§ Brief:
Lines before the one containing "By inspection, is" are excluded. Repeat that line and every line after it, exactly.

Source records
• • •

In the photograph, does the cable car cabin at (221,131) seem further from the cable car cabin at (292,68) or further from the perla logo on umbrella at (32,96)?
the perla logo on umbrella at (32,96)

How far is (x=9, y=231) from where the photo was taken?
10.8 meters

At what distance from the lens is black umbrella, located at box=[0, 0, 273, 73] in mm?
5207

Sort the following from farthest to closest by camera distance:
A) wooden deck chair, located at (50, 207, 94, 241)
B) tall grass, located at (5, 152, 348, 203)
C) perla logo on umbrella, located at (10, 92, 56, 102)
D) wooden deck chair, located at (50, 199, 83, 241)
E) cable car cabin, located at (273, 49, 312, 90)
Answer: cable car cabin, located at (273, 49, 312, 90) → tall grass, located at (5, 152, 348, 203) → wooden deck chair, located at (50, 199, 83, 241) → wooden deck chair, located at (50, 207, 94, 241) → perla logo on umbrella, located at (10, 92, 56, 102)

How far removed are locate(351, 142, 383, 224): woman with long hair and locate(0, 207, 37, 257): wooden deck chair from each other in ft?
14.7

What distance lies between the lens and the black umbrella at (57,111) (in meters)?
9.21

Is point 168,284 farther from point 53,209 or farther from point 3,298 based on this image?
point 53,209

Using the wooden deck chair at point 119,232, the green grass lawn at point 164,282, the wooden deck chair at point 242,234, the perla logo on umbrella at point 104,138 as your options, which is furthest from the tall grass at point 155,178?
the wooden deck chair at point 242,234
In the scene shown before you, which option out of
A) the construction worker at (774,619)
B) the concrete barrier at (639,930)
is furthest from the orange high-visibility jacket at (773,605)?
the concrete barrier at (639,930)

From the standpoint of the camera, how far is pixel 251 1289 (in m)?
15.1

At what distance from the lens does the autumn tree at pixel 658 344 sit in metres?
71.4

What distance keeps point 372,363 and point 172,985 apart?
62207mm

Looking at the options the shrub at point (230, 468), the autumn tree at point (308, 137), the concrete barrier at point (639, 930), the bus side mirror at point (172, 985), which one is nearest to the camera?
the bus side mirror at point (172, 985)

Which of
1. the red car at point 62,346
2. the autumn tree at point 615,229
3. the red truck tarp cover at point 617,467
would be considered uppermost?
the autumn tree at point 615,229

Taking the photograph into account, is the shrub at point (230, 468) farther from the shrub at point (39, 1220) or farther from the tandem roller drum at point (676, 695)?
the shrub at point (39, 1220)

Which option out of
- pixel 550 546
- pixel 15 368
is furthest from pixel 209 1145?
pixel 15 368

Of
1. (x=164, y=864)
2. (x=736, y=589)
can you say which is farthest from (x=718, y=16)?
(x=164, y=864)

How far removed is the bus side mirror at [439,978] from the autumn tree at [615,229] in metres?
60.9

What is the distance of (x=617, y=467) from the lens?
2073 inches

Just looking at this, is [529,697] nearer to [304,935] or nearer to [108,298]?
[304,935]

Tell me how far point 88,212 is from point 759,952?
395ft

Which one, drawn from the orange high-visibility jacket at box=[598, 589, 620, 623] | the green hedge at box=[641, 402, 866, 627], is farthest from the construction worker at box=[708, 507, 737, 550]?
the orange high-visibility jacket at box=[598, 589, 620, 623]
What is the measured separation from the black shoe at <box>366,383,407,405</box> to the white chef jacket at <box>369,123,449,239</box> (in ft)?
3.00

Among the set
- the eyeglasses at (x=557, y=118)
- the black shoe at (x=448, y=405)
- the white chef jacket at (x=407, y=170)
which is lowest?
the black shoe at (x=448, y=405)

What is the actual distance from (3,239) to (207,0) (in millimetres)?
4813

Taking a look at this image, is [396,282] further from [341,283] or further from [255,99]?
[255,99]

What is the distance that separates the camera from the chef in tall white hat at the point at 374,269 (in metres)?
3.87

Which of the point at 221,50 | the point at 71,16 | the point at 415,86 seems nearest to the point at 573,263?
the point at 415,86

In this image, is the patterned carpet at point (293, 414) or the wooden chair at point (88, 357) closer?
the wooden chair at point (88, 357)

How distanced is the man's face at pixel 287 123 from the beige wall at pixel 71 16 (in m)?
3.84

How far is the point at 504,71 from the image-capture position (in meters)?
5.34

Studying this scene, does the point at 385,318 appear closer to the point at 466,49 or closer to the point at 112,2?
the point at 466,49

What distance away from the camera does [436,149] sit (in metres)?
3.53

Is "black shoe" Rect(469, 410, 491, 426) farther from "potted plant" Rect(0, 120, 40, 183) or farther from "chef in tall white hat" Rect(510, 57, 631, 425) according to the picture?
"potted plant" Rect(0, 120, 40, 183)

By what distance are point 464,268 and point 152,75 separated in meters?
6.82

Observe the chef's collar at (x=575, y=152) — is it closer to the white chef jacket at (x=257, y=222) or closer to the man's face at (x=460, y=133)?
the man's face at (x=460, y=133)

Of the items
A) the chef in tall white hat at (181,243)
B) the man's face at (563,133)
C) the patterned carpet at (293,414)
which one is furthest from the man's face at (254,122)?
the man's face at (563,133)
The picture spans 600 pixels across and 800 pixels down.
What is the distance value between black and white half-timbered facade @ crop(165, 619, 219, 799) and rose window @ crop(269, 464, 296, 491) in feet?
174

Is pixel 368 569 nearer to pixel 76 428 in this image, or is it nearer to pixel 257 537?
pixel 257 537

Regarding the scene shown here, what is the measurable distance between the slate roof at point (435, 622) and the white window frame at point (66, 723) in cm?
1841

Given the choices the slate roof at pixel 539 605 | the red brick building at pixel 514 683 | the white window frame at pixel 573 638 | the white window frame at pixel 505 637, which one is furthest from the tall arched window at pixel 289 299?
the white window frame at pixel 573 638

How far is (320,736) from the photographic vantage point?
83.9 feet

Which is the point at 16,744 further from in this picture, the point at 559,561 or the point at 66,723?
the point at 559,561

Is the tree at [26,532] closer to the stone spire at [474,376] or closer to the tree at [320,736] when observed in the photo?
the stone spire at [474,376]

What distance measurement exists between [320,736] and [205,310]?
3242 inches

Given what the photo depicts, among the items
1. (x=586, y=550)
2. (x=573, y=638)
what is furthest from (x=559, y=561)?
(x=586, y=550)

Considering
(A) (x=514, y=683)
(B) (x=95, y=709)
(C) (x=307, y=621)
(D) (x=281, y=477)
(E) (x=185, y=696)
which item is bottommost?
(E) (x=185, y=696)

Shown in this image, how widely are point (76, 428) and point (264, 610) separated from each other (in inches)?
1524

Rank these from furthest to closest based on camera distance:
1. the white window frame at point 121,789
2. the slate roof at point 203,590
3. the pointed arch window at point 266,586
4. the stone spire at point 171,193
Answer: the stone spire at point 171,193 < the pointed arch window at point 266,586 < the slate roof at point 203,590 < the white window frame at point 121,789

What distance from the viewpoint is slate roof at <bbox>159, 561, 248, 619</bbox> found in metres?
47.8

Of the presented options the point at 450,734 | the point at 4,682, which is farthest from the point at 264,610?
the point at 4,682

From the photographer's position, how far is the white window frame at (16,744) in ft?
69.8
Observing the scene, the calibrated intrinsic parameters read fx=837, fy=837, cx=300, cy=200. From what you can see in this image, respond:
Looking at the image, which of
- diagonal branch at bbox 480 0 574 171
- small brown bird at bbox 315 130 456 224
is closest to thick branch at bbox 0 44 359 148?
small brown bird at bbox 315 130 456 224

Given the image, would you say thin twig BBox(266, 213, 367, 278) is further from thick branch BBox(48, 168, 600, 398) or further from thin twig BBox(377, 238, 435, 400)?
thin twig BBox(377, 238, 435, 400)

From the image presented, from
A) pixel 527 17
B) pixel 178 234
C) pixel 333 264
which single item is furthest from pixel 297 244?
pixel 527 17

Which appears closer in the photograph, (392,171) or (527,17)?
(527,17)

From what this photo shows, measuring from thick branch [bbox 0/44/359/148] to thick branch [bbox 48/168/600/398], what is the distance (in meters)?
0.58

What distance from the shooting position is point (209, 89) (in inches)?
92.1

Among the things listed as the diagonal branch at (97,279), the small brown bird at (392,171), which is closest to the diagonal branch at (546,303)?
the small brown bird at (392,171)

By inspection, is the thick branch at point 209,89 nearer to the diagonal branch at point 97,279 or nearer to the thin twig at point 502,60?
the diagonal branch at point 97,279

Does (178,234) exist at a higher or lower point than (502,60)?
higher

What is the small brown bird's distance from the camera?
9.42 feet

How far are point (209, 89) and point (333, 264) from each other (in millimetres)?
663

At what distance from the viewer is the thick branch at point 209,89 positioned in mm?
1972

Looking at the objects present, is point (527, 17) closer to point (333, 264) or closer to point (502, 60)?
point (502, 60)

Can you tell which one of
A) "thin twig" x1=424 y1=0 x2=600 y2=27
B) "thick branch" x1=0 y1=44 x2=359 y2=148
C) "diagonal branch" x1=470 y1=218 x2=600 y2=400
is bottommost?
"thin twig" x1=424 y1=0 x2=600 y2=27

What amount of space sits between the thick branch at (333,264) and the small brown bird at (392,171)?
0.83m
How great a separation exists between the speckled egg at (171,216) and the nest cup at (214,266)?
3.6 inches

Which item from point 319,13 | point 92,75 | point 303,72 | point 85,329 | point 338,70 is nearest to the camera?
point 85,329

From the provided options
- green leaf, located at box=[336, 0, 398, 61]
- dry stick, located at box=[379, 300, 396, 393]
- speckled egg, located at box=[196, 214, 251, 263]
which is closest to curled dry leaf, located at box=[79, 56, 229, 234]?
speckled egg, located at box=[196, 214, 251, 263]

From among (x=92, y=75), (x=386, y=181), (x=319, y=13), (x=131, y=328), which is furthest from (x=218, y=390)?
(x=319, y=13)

• • •

§ Result:
By inspection, is the thick branch at point 209,89 nearer to the diagonal branch at point 97,279 or nearer to the thin twig at point 502,60?
the diagonal branch at point 97,279

Does (178,234) exist at a higher or lower point than (502,60)?
higher

What is the small brown bird's distance from the camera?
9.42 feet

How far are point (209, 89) and point (333, 264) from each other (in millimetres)?
663

At what distance from the viewer is the thick branch at point 209,89 positioned in mm?
1972

Looking at the objects present, is point (527, 17) closer to point (333, 264) or closer to point (502, 60)?
point (502, 60)

Can you tell which one of
A) "thin twig" x1=424 y1=0 x2=600 y2=27
B) "thick branch" x1=0 y1=44 x2=359 y2=148
C) "diagonal branch" x1=470 y1=218 x2=600 y2=400
is bottommost?
"thin twig" x1=424 y1=0 x2=600 y2=27

What amount of space sits between the thick branch at (333,264) and the small brown bird at (392,171)?
0.83m
How great a separation exists between the speckled egg at (171,216) and the nest cup at (214,266)?
3.6 inches

Which item from point 319,13 | point 92,75 | point 303,72 | point 85,329 | point 338,70 is nearest to the camera?
point 85,329

From the provided options
- green leaf, located at box=[336, 0, 398, 61]
- dry stick, located at box=[379, 300, 396, 393]
- speckled egg, located at box=[196, 214, 251, 263]
which is closest to curled dry leaf, located at box=[79, 56, 229, 234]?
speckled egg, located at box=[196, 214, 251, 263]

From among (x=92, y=75), (x=386, y=181), (x=319, y=13), (x=131, y=328), which is furthest from (x=218, y=390)?
(x=319, y=13)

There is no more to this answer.